The material label on the nameplate matters far less than honest answers to those three questions — regardless of whether the tank says FRP or GRP.
Frequently Asked Questions
What is the difference between FRP and GRP tanks?
GRP (Glass Reinforced Plastic) is technically a subset of FRP (Fiber Reinforced Plastic) where glass fibers are the reinforcement. In water tank applications, the terms are widely interchangeable. The distinction is primarily geographic: FRP appears in North American specifications (AWWA, ASTM), while GRP is standard in UK and European standards (BS EN 13280).
Is FRP cheaper than GRP?
When both use glass fiber reinforcement — as is standard in water storage — costs are essentially equivalent. FRP can cost more when higher-performance fibers like carbon or aramid are specified, but these are rarely used in water tank applications where glass fiber meets the structural and chemical requirements.
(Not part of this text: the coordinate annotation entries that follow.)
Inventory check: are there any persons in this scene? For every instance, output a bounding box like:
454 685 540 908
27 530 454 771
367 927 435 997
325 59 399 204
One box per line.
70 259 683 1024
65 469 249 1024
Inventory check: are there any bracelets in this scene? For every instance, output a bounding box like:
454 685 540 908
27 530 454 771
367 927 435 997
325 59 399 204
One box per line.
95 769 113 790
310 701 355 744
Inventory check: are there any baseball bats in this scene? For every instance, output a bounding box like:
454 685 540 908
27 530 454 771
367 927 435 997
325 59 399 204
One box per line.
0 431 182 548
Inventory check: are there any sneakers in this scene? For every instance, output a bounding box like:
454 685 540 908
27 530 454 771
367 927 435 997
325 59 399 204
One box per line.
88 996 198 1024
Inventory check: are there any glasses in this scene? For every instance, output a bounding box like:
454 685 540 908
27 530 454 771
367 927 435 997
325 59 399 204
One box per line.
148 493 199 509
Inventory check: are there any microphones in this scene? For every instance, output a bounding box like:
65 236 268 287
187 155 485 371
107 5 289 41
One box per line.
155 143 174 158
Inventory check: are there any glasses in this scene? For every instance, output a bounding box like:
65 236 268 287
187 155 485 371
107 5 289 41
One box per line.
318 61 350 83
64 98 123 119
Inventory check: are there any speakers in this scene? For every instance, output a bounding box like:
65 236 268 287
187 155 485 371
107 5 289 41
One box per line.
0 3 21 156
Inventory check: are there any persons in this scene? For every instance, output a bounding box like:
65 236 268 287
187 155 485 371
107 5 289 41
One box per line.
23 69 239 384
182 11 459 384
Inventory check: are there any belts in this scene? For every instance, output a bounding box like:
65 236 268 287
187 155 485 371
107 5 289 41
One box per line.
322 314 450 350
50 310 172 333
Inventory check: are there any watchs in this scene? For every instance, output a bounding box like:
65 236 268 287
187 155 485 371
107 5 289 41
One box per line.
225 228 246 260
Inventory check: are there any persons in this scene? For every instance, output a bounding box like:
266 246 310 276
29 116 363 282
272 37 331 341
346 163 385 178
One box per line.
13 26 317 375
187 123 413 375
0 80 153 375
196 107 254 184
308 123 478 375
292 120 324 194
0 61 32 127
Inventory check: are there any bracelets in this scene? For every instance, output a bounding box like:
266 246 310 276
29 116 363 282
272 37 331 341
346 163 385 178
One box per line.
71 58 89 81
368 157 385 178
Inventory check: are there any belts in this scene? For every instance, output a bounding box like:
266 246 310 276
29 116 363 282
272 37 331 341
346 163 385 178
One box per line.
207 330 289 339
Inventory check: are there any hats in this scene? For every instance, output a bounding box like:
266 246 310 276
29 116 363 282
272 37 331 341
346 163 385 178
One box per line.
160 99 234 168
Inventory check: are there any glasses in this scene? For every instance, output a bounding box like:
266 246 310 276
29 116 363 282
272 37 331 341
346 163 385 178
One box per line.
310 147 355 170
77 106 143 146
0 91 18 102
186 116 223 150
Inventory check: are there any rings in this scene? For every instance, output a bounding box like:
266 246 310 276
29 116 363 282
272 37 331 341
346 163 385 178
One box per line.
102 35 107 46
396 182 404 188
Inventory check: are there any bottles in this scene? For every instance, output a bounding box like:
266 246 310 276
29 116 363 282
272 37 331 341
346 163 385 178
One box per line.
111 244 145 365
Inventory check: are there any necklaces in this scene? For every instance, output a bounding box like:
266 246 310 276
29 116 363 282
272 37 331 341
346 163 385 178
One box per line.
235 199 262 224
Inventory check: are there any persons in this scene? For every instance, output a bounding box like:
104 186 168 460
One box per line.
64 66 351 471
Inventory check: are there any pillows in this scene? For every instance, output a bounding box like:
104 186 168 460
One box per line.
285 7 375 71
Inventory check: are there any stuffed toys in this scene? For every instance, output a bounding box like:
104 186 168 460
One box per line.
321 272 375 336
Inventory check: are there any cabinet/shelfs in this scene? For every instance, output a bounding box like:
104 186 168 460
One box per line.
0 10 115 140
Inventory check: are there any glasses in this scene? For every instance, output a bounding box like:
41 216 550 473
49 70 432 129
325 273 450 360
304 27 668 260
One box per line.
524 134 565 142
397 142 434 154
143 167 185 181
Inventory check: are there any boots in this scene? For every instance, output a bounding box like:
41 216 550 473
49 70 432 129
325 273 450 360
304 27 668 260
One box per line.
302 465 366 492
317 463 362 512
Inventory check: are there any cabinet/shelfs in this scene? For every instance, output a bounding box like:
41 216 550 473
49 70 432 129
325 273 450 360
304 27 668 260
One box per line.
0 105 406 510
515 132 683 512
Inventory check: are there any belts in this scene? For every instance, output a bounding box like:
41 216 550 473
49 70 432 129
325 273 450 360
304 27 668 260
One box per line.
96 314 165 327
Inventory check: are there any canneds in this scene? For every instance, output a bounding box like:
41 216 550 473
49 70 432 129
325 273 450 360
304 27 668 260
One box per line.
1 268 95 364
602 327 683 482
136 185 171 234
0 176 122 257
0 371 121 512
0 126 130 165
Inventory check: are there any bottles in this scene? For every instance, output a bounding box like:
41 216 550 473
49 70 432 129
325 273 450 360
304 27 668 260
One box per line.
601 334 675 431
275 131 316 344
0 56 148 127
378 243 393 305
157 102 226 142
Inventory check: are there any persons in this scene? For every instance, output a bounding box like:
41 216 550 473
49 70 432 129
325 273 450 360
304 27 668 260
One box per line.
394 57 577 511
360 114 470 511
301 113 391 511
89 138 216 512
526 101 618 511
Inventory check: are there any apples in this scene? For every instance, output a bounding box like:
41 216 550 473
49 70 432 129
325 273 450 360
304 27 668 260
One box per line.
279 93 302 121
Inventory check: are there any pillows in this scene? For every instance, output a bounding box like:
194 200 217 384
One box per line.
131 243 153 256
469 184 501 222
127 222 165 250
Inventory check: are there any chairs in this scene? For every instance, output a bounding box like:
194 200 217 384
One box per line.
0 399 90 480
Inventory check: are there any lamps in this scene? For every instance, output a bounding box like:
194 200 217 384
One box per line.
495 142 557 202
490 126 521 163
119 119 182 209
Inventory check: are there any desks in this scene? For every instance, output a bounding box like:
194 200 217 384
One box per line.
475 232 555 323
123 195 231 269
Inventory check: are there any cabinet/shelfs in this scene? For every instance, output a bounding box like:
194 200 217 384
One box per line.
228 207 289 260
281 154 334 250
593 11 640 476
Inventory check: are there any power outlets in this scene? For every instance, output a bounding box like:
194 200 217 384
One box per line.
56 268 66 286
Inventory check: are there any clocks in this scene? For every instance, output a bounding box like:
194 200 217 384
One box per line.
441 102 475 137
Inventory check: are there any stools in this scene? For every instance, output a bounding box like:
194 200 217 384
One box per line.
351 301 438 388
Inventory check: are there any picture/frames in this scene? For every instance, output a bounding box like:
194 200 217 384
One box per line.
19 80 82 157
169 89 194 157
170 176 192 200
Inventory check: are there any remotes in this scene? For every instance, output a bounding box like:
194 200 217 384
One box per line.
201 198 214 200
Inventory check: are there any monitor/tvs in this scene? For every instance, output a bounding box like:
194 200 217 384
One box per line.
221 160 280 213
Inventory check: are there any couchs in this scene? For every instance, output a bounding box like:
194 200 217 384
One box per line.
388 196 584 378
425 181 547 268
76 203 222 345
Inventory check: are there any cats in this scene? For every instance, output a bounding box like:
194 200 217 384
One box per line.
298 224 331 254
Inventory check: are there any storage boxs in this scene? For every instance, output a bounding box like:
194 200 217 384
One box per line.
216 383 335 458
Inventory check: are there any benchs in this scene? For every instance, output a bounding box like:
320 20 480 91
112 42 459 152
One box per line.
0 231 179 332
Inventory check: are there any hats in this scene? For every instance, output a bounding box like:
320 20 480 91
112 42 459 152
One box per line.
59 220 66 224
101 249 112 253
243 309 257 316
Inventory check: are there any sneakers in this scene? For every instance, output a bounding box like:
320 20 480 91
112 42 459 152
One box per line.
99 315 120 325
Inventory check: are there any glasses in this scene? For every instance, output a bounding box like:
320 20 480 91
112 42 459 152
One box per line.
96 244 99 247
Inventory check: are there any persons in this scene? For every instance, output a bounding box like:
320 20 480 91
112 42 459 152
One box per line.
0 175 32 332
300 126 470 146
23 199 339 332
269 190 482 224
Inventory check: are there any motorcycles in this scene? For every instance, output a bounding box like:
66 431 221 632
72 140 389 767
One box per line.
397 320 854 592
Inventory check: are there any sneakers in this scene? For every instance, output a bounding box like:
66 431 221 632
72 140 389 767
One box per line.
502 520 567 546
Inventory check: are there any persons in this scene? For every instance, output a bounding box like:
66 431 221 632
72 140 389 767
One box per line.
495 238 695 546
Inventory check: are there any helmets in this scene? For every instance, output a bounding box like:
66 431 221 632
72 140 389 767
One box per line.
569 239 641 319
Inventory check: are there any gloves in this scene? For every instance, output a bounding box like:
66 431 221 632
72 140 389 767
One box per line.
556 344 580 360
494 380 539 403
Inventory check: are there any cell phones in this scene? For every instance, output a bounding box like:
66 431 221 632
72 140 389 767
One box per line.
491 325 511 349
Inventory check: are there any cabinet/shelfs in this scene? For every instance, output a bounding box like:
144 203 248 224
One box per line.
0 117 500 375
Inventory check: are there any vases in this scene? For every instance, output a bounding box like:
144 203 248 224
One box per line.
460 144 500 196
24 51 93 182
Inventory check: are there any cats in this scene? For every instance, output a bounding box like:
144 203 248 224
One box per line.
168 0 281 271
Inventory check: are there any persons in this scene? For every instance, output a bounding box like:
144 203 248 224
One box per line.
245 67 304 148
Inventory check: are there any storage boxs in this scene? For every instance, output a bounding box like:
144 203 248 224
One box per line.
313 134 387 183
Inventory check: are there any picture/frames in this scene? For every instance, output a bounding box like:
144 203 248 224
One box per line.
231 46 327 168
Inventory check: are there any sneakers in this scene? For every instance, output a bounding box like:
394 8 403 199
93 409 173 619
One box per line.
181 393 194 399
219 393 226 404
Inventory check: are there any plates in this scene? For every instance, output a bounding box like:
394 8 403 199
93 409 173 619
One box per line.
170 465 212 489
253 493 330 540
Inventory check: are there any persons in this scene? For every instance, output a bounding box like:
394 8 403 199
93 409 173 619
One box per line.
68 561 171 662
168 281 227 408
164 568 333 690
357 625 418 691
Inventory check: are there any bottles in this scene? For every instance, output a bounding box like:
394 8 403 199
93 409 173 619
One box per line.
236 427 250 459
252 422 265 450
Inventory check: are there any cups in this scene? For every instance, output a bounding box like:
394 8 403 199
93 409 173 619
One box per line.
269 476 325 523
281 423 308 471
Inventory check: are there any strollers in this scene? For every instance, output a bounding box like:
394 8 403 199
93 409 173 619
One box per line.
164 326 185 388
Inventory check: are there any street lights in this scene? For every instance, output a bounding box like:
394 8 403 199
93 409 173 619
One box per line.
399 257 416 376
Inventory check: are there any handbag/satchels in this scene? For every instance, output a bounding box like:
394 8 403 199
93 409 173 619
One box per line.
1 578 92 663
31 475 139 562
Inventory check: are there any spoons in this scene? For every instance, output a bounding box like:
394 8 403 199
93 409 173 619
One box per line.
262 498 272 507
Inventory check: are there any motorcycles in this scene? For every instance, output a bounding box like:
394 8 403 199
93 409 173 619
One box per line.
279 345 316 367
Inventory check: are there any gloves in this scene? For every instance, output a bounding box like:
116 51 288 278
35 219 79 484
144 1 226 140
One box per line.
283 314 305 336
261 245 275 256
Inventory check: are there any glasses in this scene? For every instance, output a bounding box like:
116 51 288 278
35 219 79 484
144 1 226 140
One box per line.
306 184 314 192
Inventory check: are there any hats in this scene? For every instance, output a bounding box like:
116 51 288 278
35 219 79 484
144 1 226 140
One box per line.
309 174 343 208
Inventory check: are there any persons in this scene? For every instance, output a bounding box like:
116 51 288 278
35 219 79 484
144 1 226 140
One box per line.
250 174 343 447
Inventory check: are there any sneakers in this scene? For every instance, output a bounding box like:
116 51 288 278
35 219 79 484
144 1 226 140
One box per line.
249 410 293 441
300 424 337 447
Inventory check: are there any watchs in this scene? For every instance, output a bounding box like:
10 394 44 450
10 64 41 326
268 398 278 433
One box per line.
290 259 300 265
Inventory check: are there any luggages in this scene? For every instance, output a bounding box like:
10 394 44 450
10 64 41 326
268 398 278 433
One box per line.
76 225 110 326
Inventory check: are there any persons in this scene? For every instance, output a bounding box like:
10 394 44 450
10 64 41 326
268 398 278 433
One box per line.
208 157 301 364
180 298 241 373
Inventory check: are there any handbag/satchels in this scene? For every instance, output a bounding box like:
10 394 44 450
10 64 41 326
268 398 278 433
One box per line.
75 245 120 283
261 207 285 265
Are FRP and GRP tanks safe for drinking water storage?
Both can be safe for potable water when manufactured with NSF/ANSI 61 certified resin systems. Certification is product-specific, not automatic by resin family — buyers should confirm the specific tank or liner system holds NSF/ANSI 61 listing and that the corrosion barrier meets applicable drinking water contact standards.
How long do FRP or GRP water tanks typically last?
With proper design, installation, and routine maintenance, FRP/GRP water tanks can remain in service for 30 years or more. According to Belding Tank, fiberglass water tanks average 30 to 40 years. The corrosion barrier liner typically degrades first and is the primary focus of inspection programs.
Can FRP or GRP water tanks be repaired if damaged?
Yes. Liner degradation, laminate damage, nozzle failures, and structural cracks can all be addressed by qualified FRP repair contractors using compatible resin systems and laminate materials. When a corrosion barrier has been breached, the structural laminate typically remains intact — making relining a cost-effective alternative to full replacement.
When writing a tank specification, should I use the term FRP or GRP?
The label matters less than the detail behind it. Whichever term you use, define the reinforcement fiber type, resin system, corrosion barrier thickness, and applicable standards (ASTM D3299, ASTM D4097, AWWA D120, or BS EN 13280 depending on jurisdiction). A specification that omits resin and laminate details is incomplete.